◆ DIRECTIONS
Each line of the records needs to be written out exactly, with any image left out.

** EXTRACTED INFORMATION follows **

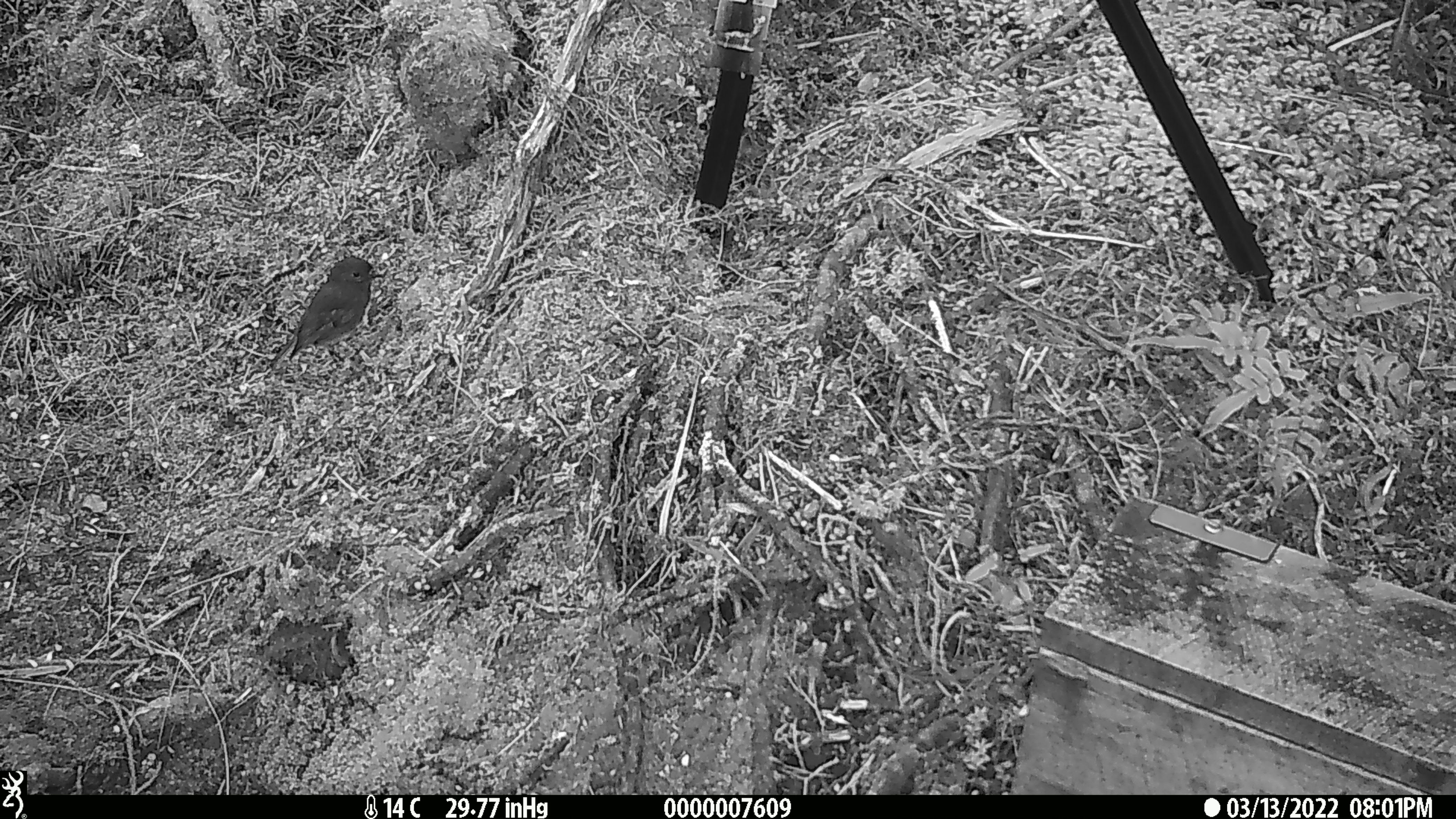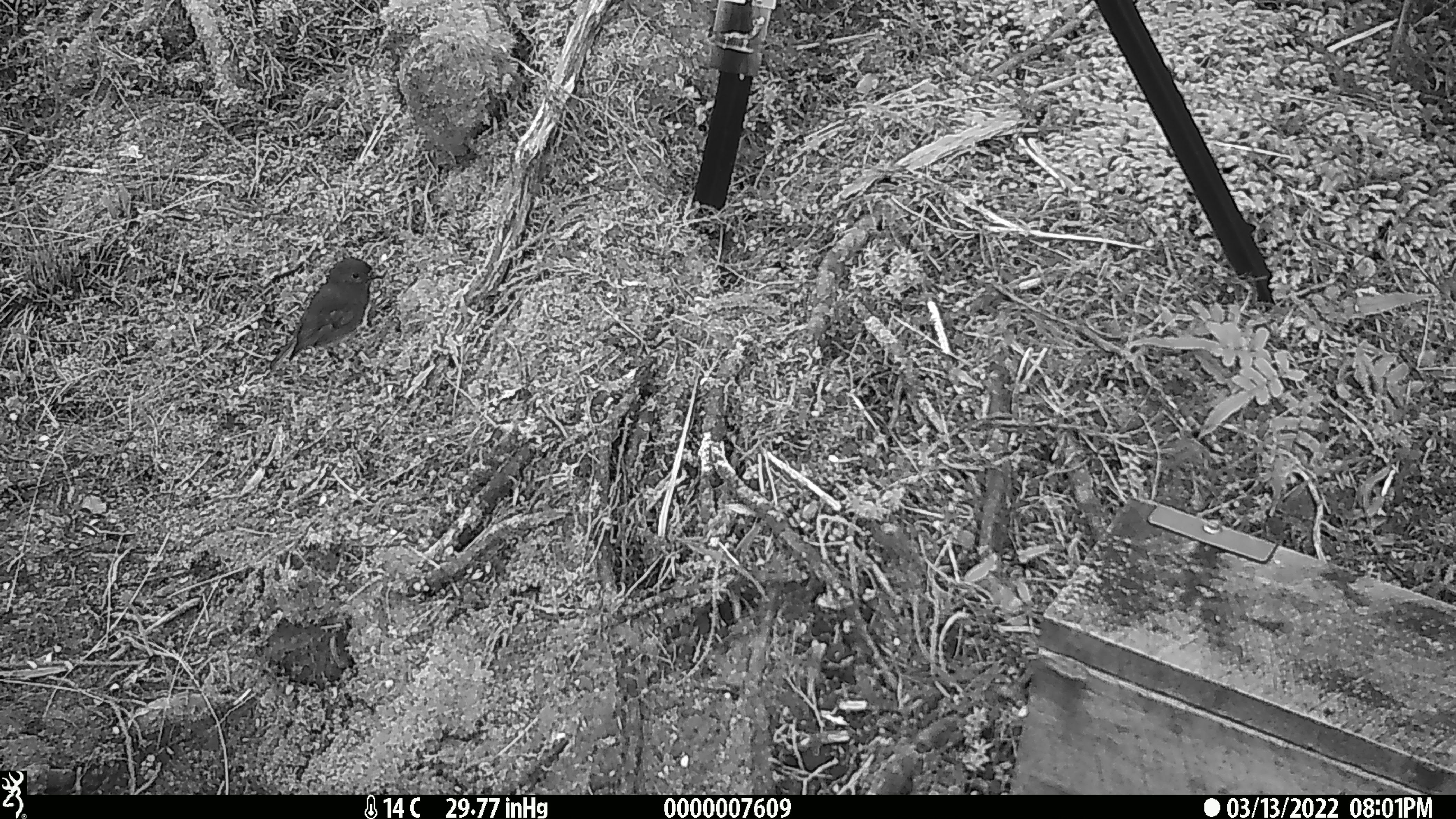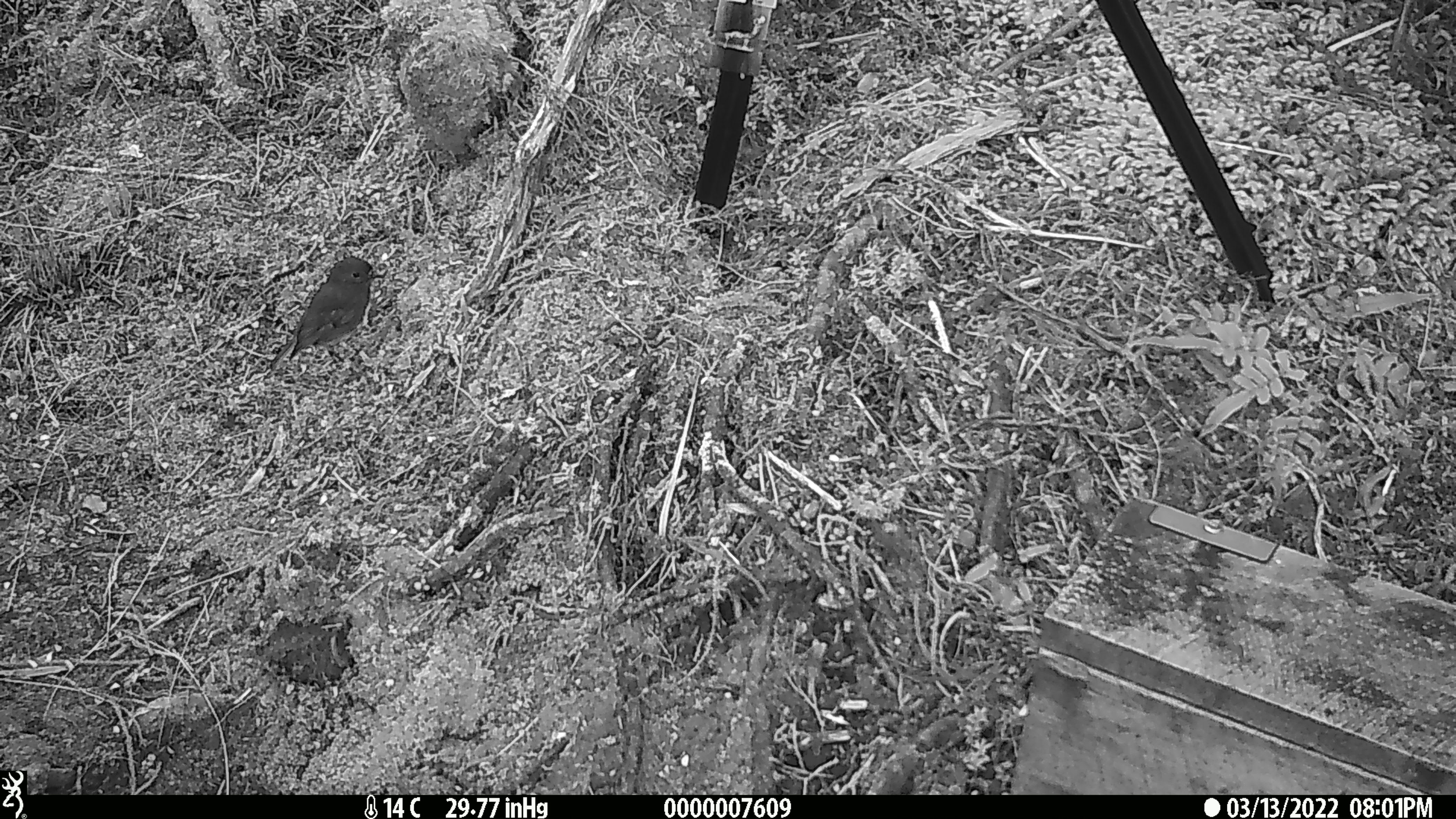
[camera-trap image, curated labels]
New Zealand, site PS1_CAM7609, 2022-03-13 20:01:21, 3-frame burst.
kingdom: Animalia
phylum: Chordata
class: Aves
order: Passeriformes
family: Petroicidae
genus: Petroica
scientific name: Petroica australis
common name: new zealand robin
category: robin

** End of EXTRACTED INFORMATION **

◆ RESPONSE TO THE EXERCISE
[camera-trap image, curated labels]
New Zealand, site PS1_CAM7609, 2022-03-13 20:01:21, 3-frame burst.
kingdom: Animalia
phylum: Chordata
class: Aves
order: Passeriformes
family: Petroicidae
genus: Petroica
scientific name: Petroica australis
common name: new zealand robin
category: robin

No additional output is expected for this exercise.